How to prevent Hydration?
As our bodies change, we have varied fluid requirements. Fluid requirements for cancer patients are determined by a variety of factors, including the sort of cancer treatment you’re receiving and whether you’re experiencing a fever, diarrhea, vomiting, or other gastrointestinal side effects. The sort of cancer you have has an impact on your hydration requirements. Patients with gastrointestinal cancers, for example, are prone to dehydration due to cancer‘s loss of appetite and other stomach difficulties.
It’s critical to get your fluid requirements calculated by a dietician.
Food and beverages to stay hydrated
When it comes to hydration, water is the greatest option. If you don’t enjoy the taste of plain water, try flavored waters or waters infused with fruits or vegetables.
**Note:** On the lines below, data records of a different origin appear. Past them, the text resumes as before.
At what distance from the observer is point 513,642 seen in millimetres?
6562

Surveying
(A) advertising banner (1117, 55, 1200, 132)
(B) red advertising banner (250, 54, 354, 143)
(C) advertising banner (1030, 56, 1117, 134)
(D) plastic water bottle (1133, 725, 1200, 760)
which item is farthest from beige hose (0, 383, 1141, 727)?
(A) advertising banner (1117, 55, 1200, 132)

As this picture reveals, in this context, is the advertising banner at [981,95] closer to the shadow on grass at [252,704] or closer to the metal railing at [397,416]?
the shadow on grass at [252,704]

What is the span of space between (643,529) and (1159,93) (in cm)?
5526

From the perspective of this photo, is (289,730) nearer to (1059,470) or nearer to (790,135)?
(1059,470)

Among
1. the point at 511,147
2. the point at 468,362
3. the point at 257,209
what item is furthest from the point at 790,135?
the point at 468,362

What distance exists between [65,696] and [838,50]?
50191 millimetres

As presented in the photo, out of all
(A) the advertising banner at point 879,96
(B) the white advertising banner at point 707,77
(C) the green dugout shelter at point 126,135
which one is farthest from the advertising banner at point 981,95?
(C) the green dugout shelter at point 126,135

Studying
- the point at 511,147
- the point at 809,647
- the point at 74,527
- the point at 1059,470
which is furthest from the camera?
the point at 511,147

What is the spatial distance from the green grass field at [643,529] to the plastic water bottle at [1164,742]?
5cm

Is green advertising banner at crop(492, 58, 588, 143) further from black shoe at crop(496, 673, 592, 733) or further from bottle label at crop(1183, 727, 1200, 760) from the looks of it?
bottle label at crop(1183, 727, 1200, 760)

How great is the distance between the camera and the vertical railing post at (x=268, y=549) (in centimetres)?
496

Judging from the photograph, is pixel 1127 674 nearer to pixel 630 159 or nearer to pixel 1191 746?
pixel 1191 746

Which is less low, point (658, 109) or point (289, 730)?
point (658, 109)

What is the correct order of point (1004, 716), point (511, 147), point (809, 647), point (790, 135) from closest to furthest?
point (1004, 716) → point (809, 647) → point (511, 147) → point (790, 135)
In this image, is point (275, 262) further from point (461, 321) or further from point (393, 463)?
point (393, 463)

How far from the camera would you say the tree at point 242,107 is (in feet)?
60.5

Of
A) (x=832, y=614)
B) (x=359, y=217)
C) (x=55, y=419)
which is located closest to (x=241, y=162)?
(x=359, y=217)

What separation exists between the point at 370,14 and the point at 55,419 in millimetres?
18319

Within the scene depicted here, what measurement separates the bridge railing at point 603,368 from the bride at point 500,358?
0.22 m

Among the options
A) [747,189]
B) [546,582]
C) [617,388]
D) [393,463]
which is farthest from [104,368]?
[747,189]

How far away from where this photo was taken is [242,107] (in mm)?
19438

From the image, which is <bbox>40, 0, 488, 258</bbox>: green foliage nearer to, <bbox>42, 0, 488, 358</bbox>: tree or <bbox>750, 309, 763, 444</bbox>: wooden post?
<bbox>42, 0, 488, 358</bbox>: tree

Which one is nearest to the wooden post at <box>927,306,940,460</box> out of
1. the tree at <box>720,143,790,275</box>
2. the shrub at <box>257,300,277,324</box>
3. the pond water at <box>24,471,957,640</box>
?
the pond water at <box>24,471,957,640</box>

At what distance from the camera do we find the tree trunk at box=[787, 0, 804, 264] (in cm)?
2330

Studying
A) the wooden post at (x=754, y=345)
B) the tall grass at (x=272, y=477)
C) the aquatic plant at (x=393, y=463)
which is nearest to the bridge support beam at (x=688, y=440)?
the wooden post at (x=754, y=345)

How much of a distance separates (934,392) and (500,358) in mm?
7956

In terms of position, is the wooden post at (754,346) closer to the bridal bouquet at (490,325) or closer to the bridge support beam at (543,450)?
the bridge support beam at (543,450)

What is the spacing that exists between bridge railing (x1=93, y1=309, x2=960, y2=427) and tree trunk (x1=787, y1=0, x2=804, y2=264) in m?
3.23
Other beverages, such as milk, sports drinks, tea, coffee, and moist meals like soup, jelly, yogurt, sherbet, and pudding, can provide part of the fluid you require.
What can caretakers do?
Every hour or so, offer cold or cool beverages. If the patient is very weak, use a little prescription syringe from a pharmacy to provide liquids.
If possible, encourage the patient to consume modest meals several times a day.
Snack on moist meals like soups and fruit smoothies (prepared in a blender with ice).
Keep note of your food and fluid intake, as well as your urine output, in an intake and output journal.
Make frequent checks on the patient to ensure they haven’t become confused.
Encourage the patient to take it gently while standing up after sitting or getting out of bed.
Offer fluids and make the patient sit or lie down if they become dizzy or faint.